§ **Requirement**
Please reproduce, word for word, the part of the browser forum thread below that opens with the words containing "Yep ,i didn't" and closes with "reports to google.".

§ **Source document**

See how he likes that...


----------



## loserOlimbs (Jun 19, 2004)

guy2 said:


> How dumb so this guy is reviewing browsers he knows nothing about ,cant watch the embedded vid anyway.
> 
> There is a trick that starts google chrome in incognito every time.


I use Iron Browser, because Chrome has been known to be open source spy-ware....

The switch for both iron and Chrome is to add --incognito after the target in the shortcut to the application.


----------



## guy2 (Apr 30, 2009)

loserOlimbs said:


> I use Iron Browser, because Chrome has been known to be open source spy-ware....
> 
> The switch for both iron and Chrome is to add --incognito after the target in the shortcut to the application.


Yep ,i didn't know they had a new chrome browser based on chrome source code ,i'm going to try this out for sure.

But...when you install Chrome you are asked if you want Chrome to automatically send usage statistic reports to google.

If it installs spyware the what kind of spyware is it?

§ **Dataset content**
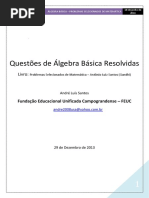 Questões-de-Álgebra-Básica-Resolvidas-Capa.pdf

§ **Output for this task**
Yep ,i didn't know they had a new chrome browser based on chrome source code ,i'm going to try this out for sure.

But...when you install Chrome you are asked if you want Chrome to automatically send usage statistic reports to google.